* _EXERCISE REQUIREMENTS_
Please output every non-blank line of the rows below as a Markdown table with the columns Number and Line, leaving the pictures out.

Spatial relationship records
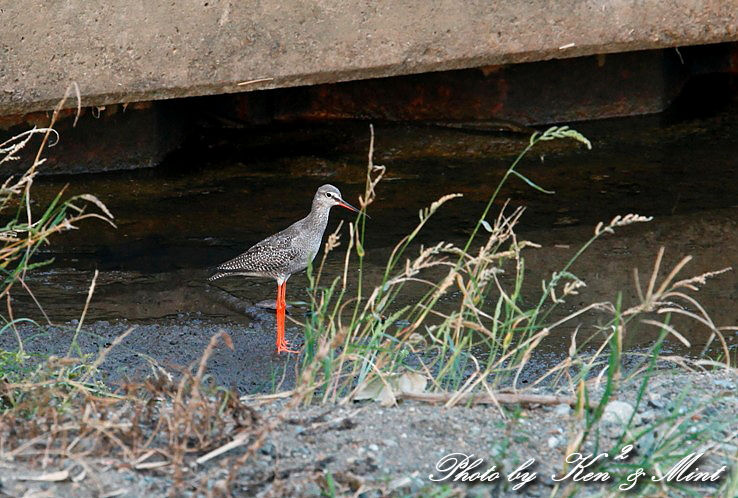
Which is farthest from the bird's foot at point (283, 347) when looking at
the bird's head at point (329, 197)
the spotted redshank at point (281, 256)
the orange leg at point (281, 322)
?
the bird's head at point (329, 197)

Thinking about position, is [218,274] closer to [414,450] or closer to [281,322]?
[281,322]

* _FINISHED ANSWER_
| Number | Line |
|---|---|
| 1 | Which is farthest from the bird's foot at point (283, 347) when looking at |
| 2 | the bird's head at point (329, 197) |
| 3 | the spotted redshank at point (281, 256) |
| 4 | the orange leg at point (281, 322) |
| 5 | ? |
| 6 | the bird's head at point (329, 197) |
| 7 | Thinking about position, is [218,274] closer to [414,450] or closer to [281,322]? |
| 8 | [281,322] |